STATED EXERCISE 1:
Report every line in the records that contains the word "away", copying each line in full.

SOURCE PASSAGE:
========================
REVIEW: "The Golden Compass"
By George Grella on Dec. 11th, 2007
For somewhat obscure reasons, "The Golden Compass," even before its opening, has already become an object of controversy. Although some prelates and religious figures apparently approve of the film, a lay organization called the Catholic League has launched a proleptic campaign against it,
claiming it constitutes an attack on Christianity, specifically Roman Catholicism. (In the interests of full disclosure, I have not read the books that inspire the film, and I am, incidentally, a Roman Catholic.) The producers and distributors of the movie should of course be delighted: you can't buy that kind of publicity.
In reality, the film in no way justifies the sorts of charges made against it; instead of an attack on traditional Christianity, it actually celebrates some perfectly admirable qualities, now relatively rare in America, like independence, intelligence, and above all, courage. Rather than a work of godless paganism, it appears perfectly appropriate to a time in which films like "The Lord of the Rings," "The Chronicles of Narnia," and the "Harry Potter" flicks earn high praise and big bucks. Like those movies, it also resembles the sorts of fantasy that flourished around the turn of the last century, by writers as varied as Jules Verne, Lewis Carroll, and H. G. Wells.
In presenting a series of adventures in a parallel universe much like our own world, the movie employs many of the odd combinations of subjects and styles of its contemporaries, some of which also appear in those works of a hundred or more years ago. It establishes a world based on a neo-Gothic acceptance of magic and the supernatural, along with a quaintly Victorian vision of such matters as language, class, and technology. That world, known as Brytain, succeeds mostly by means of a remarkable array of stunning special effects, the necessary equipment of any holiday blockbuster.
The complicated story, which proceeds from one adventure to another in a series of obliquely distracting maneuvers, involves the effort of a young girl named Lyra Belacqua (Dakota Blue Richards) to find some children kidnapped by a mysterious group called the Gobblers, and a larger quest to save both her world and ours. An evil woman named Mrs. Coulter (Nicole Kidman), connected both to the Gobblers and to a ruling body called the Magisterium, attempts to prevent Lyra's quest and also acquire the Golden Compass of the title, a mechanism that enables Lyra to see the future and discover the truth.
========================
AVAILABLE RECORDS:
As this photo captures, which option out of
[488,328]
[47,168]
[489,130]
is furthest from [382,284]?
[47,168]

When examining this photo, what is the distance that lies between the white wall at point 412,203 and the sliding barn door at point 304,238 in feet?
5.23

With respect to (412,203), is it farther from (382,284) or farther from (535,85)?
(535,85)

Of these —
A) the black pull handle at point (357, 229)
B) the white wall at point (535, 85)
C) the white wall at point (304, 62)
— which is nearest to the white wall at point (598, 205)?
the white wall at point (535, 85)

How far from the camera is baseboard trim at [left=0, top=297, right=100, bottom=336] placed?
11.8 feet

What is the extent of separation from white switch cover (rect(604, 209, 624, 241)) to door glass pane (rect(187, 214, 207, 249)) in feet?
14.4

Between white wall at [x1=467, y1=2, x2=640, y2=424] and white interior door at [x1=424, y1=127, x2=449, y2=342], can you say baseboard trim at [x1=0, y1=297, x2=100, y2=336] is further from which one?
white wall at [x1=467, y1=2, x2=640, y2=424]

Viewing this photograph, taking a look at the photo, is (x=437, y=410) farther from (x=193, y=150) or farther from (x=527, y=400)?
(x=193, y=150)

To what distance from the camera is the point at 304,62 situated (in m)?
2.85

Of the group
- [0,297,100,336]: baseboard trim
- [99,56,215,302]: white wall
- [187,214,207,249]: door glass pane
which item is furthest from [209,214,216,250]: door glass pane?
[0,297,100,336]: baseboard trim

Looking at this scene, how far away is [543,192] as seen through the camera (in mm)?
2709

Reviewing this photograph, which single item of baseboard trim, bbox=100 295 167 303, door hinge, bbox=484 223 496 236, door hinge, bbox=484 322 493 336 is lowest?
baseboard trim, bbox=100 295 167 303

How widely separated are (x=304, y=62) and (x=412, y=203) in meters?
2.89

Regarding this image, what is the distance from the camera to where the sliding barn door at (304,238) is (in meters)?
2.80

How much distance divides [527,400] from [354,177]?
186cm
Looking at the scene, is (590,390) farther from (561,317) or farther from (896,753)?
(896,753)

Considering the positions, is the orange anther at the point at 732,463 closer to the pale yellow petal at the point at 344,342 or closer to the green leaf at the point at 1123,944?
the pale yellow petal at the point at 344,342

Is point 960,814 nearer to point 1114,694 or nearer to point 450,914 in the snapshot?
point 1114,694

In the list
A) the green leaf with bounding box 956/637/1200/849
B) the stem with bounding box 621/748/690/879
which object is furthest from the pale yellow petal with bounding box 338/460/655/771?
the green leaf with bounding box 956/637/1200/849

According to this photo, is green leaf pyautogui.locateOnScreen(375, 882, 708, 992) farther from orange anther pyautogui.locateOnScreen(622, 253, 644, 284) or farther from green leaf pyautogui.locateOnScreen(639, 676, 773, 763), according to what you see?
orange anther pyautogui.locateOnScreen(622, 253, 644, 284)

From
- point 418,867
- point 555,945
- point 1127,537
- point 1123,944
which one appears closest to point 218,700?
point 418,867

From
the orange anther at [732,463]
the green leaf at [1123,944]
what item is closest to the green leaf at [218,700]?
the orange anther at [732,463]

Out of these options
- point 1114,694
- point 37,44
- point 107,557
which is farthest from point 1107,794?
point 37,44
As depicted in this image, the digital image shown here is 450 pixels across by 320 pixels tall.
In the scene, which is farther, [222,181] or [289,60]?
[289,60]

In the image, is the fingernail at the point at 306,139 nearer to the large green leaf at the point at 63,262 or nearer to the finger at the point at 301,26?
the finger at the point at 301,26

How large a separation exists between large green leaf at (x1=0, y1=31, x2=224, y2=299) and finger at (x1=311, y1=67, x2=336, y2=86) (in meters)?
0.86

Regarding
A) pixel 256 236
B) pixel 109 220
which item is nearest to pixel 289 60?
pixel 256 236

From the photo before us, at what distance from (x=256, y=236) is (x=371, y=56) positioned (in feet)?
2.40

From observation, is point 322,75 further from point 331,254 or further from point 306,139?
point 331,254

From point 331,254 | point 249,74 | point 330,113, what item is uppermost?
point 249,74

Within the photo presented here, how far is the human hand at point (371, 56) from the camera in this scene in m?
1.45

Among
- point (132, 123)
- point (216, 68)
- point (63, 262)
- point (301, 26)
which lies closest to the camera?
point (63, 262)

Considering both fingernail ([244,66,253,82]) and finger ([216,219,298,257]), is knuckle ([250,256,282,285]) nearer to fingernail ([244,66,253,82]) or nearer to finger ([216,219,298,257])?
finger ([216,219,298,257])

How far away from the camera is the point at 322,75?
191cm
========================
STATED EXERCISE 2:
Answer these questions from the film review:
(a) Who wrote the review?
(b) What is the name of the world in which the movie is set?
(c) Which actress plays Mrs. Coulter?

EXERCISE RESPONSE 1:
Looking at this scene, how far away is [543,192] as seen through the camera (in mm)?
How far away from the camera is the point at 322,75?

EXERCISE RESPONSE 2:
(a) George Grella
(b) Brytain
(c) Nicole Kidman